The premise of this book, and the other books in the Think X series, is that if you know how to program, you can use that skill to learn other topics.
Most books on Bayesian statistics use math notation and present ideas using mathematical concepts like calculus. This book uses Python code and discrete approximations instead of continuous mathematics. As a result, what would be an integral in a math book becomes a summation, and most operations on probability distributions are loops or array operations.
I think this presentation is easier to understand, at least for people with programming skills. It is also more general, because when we make modeling decisions, we can choose the most appropriate model without worrying too much about whether the model lends itself to mathematical analysis.

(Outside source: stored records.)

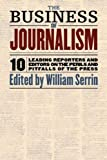 The Business of Journalism, , 1565845811
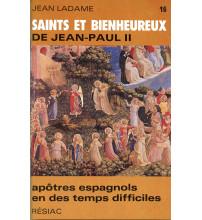 SAINTS ET BIENHEUREUX DE JEAN PAUL II T16/ APOTRES ESPAGNOLS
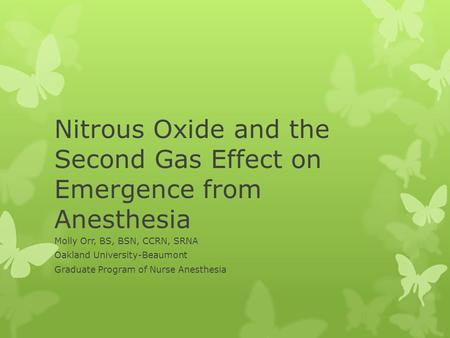 Nitrous Oxide and the Second Gas Effect on Emergence from Anesthesia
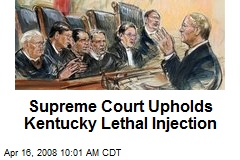 Supreme Court Upholds Kentucky Lethal Injection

Also, it provides a smooth path from simple examples to real-world problems.
Who is this book for?¶
To start this book, you should be comfortable with Python. If you are familiar with NumPy and Pandas, that will help, but I’ll explain what you need as we go. You don’t need to know calculus or linear algebra. You don’t need any prior knowledge of statistics.
In Chapter 1, I define probability and introduce conditional probability, which is the foundation of Bayes’s Theorem. Chapter 3 introduces the probability distribution, which is the foundation of Bayesian statistics.

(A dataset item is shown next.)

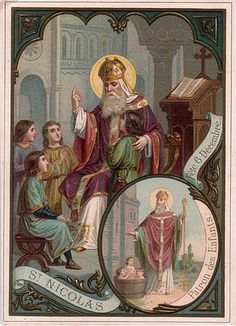 """St Nicholas:  Obeying Jesus' words to """"sell what you own and give the money to the poor,"""" Nicholas used his whole inheritance to assist the needy, the sick, and the suffering. He dedicated his life to serving God and was made Bishop of Myra while still a young man. Bishop Nicholas became known throughout the land for his generosity to those in need, his love for children, and his concern for sailors and ships. Catholic Kids, Roman Catholic, Catholic Prayers, Religious Images, Religious Art, Victorian Christmas, Vintage Christmas Cards, Father Christmas, Christmas Wishes"""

In later chapters, we use a variety of discrete and continuous distributions, including the binomial, exponential, Poisson, beta, gamma, and normal distributions. I will explain each distribution when it is introduced, and we will use SciPy to compute them, so you don’t need to know about their mathematical properties.
Most chapters in this book are motivated by a real-world problem, so they involve some degree of modeling. Before we can apply Bayesian methods (or any other analysis), we have to make decisions about which parts of the real-world system to include in the model and which details we can abstract away.

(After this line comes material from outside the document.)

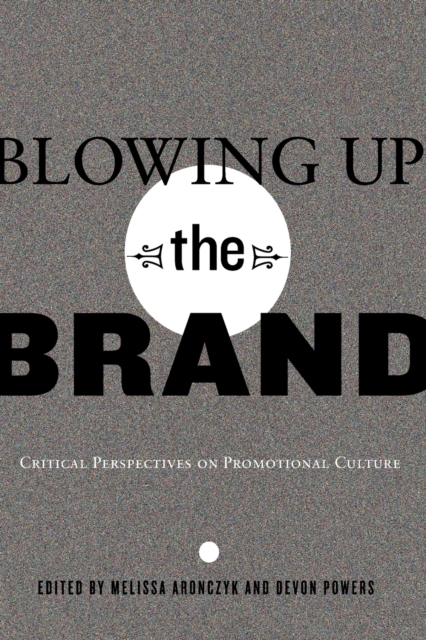 Blowing Up the Brand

For example, in Chapter 8, the motivating problem is to predict the winner of a soccer (football) game. I model goal-scoring as a Poisson process, which implies that a goal is equally likely at any point in the game. That is not exactly true, but it is probably a good enough model for most purposes.
I think it is important to include modeling as an explicit part of problem solving because it reminds us to think about modeling errors (that is, errors due to simplifications and assumptions of the model).
Many of the methods in this book are based on discrete distributions, which makes some people worry about numerical errors. But for real-world problems, numerical errors are almost always smaller than modeling errors.
Furthermore, the discrete approach often allows better modeling decisions, and I would rather have an approximate solution to a good model than an exact solution to a bad model.
Working with the code¶
Reading this book will only get you so far; to really understand it,
you have to work with the code.
The original form of this book is a series of Jupyter notebooks.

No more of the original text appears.